La soirée du vendredi 10 septembre 2021 a été une soirée émaillée de violences au Centre de Rétention administrative (CRA) d’Hendaye, a annoncé le 11 septembre le syndicat Unité SGP Police FSMI FO 64 sur sa page Facebook.

Un individu en a même profité pour s’évader alors que les policiers l’avaient mis à l’écart afin de lui porter secours et assistance. Au final, deux policiers ont été blessés ainsi que trois individus dont le fuyard, rapporte Sud Ouest. L’ensemble des blessés a été conduit à l’hôpital afin de recevoir des soins. Les deux policiers ont fait l’objet d’un arrêt de travail de plusieurs jours. Plusieurs des participants ont été placés en garde à vue, selon la même source.

Dans un communiqué ce samedi 11 septembre sur sa page Facebook, Unité SGP police 64 a dénoncé ces violences, de plus en plus présentes dans les CRA de France. « Unité SGP Police FSMI FO 64 tient à souligner le professionnalisme et la solidarité des fonctionnaires du CRA et du SPAFT d’Hendaye durant cette nuit de chaos », indique le communiqué.

« Les CRA sont de véritables cocottes-minute prêtes à exploser » alerte le syndicat de la Police

« Les “hiboux” de la police nationale ont réussi à rétablir une situation où la violence a atteint son paroxysme. Les CRA sont de véritables cocottes-minute prêtes à exploser. Les unités de nuit doivent être renforcées et nos dirigeants doivent se saisir du problème au plus vite », ajoute la même source.

« Le même jour que les violences d’Hendaye, notre syndicat a publié au niveau national, un communiqué pour dénoncer la violence dans les CRA », souligne Christophe Labarthe, Unité SGP Police FO Pyrénées-Atlantiques dans une déclaration à Sud Ouest.

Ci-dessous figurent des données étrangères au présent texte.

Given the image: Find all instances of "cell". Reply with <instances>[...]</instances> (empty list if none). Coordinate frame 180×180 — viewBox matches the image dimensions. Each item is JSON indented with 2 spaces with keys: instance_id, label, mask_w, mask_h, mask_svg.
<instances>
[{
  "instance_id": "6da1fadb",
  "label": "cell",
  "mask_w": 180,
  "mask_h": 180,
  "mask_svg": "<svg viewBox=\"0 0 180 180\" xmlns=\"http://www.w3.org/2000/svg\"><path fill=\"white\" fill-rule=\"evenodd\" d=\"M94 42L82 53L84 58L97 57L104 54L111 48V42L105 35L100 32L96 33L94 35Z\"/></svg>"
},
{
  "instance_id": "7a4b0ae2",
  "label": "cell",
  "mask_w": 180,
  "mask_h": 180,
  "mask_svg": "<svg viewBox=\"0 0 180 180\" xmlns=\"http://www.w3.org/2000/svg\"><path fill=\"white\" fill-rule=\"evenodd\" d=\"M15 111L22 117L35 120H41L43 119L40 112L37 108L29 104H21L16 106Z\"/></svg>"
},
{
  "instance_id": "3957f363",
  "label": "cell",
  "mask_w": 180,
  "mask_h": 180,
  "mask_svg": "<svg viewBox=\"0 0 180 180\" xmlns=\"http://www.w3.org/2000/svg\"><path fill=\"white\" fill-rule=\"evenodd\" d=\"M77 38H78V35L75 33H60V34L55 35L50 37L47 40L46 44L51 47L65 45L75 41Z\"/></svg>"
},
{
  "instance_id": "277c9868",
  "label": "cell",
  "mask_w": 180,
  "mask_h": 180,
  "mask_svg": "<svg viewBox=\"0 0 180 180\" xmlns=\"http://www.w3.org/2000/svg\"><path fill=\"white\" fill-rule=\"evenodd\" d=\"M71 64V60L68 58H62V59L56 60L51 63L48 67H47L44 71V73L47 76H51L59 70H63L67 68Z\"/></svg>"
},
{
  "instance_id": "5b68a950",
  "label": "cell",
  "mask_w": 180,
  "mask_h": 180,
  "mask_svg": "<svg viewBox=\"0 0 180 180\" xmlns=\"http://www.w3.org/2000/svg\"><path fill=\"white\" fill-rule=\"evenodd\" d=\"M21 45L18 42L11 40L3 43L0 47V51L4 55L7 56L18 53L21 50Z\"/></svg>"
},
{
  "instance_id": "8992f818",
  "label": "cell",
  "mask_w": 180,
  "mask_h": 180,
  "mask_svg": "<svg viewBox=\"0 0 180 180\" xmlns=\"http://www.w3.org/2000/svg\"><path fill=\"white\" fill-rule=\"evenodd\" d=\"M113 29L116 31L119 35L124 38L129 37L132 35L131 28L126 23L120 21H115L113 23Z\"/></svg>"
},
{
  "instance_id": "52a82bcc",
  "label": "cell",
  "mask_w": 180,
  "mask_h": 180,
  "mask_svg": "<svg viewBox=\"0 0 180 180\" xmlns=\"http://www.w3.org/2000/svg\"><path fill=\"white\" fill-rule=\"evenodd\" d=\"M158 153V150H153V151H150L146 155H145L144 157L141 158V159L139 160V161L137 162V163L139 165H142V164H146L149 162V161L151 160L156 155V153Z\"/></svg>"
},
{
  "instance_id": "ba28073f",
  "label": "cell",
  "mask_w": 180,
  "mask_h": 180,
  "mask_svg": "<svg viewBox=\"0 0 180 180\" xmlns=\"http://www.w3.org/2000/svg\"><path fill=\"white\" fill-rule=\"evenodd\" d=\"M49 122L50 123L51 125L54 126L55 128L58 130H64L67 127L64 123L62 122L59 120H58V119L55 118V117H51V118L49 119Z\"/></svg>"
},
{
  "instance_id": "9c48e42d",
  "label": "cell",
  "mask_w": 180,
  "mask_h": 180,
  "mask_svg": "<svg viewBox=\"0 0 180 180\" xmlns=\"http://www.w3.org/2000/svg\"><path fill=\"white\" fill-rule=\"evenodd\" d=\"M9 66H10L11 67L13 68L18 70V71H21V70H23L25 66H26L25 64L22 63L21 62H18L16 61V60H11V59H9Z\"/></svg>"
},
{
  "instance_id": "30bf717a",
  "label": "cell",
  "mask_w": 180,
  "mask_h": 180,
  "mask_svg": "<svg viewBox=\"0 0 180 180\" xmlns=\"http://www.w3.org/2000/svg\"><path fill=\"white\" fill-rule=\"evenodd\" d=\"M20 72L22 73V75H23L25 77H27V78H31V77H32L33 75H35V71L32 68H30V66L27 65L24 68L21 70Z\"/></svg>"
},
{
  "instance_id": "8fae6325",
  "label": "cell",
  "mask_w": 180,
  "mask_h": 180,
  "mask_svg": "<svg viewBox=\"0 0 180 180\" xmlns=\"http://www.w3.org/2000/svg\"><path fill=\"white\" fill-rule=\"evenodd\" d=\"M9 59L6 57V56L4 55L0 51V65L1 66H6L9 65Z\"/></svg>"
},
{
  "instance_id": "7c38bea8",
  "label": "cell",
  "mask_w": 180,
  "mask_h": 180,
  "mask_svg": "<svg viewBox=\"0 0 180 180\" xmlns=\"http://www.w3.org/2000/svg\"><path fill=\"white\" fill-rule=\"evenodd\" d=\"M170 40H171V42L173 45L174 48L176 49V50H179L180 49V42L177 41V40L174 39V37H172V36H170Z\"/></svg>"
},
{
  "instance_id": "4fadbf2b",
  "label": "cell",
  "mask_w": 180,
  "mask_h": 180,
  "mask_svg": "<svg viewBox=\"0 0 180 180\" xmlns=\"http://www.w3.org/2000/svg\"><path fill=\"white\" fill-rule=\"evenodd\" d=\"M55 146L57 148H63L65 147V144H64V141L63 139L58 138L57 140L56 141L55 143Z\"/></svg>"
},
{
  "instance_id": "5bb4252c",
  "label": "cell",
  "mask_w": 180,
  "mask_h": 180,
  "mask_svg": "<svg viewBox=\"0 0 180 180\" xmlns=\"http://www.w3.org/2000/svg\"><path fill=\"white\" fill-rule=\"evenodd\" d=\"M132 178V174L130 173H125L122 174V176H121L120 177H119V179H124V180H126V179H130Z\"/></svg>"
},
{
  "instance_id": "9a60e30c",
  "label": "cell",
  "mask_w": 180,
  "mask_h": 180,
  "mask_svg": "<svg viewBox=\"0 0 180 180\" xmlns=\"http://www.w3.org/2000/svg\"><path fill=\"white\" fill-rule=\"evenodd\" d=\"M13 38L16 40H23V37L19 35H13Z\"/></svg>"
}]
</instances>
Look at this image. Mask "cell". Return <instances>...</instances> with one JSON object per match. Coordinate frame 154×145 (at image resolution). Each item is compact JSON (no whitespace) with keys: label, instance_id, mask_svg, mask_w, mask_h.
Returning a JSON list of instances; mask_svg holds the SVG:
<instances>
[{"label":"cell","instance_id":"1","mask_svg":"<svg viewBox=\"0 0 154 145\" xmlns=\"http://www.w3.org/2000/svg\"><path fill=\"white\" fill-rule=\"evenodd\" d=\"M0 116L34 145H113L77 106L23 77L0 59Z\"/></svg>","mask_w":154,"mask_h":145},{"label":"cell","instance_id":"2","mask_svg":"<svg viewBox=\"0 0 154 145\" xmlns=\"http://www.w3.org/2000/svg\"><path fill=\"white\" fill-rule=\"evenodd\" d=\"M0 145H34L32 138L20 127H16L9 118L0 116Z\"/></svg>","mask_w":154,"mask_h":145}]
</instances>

Les détenus des CRA en attente d’une reconduite dans leurs pays

« Il y a actuellement, à Hendaye comme ailleurs, des personnes dans l’attente d’une reconduite dans leur pays qui sont issues de maisons d’arrêt. Mais avec le Covid-19, de nombreux pays ont fermé leur frontière. La retenue, dans l’attente d’une expulsion, ne peut pas dépasser 90 jours », explique Christophe Labarthe.

« Mais dans cette attente, ces individus conservent le même comportement qu’ils avaient en détention, mais dans un centre où ils peuvent librement circuler. Or, les fonctionnaires de la Police aux frontières ne sont pas formés comme les surveillants de prison pour faire face à ce type de situation », ajoute-t-il.